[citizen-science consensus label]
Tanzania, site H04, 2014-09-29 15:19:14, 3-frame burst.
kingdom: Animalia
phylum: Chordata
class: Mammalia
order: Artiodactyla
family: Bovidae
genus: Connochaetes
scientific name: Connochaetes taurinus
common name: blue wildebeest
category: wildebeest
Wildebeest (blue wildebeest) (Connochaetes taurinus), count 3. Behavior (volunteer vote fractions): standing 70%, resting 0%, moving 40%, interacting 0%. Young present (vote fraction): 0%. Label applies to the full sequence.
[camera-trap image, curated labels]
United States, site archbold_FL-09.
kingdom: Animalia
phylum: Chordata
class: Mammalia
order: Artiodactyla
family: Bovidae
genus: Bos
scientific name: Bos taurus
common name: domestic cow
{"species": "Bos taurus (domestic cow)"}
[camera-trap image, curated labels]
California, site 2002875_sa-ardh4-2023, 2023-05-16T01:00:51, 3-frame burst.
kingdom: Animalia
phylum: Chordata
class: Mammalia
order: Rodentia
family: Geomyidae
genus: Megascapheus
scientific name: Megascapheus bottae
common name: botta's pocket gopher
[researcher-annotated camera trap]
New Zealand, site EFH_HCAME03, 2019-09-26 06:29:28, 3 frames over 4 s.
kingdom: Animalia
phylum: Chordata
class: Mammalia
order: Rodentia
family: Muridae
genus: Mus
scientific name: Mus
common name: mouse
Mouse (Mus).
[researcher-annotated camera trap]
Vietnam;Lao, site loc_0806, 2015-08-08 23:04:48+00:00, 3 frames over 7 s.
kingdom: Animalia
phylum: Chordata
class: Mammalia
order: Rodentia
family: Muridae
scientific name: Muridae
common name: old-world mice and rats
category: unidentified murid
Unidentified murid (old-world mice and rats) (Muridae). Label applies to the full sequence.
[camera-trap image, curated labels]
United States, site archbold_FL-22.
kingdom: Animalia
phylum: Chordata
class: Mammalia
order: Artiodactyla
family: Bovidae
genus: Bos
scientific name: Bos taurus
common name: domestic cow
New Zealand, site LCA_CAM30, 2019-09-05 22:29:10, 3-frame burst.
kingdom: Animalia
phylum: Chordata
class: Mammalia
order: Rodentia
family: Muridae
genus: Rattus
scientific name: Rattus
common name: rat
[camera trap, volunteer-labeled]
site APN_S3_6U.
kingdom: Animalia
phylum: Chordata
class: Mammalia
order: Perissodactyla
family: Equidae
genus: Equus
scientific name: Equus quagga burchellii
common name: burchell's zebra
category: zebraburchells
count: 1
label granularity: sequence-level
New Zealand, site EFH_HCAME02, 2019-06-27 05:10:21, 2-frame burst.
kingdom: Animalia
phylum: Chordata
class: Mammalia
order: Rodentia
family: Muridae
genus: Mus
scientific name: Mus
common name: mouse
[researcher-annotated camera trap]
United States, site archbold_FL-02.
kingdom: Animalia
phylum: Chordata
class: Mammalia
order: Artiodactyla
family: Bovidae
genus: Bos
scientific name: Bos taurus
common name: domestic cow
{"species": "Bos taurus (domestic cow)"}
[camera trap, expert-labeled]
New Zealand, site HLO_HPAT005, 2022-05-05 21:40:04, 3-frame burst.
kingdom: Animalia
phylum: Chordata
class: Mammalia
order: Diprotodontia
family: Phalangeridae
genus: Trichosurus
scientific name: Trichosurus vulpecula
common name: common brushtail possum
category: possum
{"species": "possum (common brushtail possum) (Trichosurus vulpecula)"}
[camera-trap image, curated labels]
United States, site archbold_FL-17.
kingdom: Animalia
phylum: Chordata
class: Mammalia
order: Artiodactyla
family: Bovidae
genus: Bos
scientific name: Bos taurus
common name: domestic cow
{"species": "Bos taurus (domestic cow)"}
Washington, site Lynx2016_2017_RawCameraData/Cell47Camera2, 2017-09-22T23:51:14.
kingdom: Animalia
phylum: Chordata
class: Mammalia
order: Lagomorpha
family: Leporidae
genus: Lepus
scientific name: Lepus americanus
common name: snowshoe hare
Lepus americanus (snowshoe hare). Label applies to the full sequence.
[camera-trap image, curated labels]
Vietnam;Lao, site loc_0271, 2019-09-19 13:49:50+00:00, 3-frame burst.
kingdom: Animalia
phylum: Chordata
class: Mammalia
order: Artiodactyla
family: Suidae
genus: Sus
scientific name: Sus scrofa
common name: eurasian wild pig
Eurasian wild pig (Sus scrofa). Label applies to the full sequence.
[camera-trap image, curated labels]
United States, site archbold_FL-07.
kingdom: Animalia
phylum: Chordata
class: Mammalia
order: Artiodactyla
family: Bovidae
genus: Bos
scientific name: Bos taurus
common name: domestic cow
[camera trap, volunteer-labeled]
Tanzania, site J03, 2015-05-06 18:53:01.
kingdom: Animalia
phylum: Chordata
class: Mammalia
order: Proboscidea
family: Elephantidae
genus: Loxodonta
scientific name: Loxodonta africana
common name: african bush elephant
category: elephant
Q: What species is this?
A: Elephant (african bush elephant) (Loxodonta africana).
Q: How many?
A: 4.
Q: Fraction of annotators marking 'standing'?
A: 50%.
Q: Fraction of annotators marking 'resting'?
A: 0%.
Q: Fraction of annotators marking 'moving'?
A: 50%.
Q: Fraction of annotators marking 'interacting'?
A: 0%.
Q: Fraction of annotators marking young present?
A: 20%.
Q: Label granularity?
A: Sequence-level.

········

Exercise objective: Wherever the word "level" shows up in the material, copy the line it is on.

Solution below:
label granularity: sequence-level
A: Sequence-level.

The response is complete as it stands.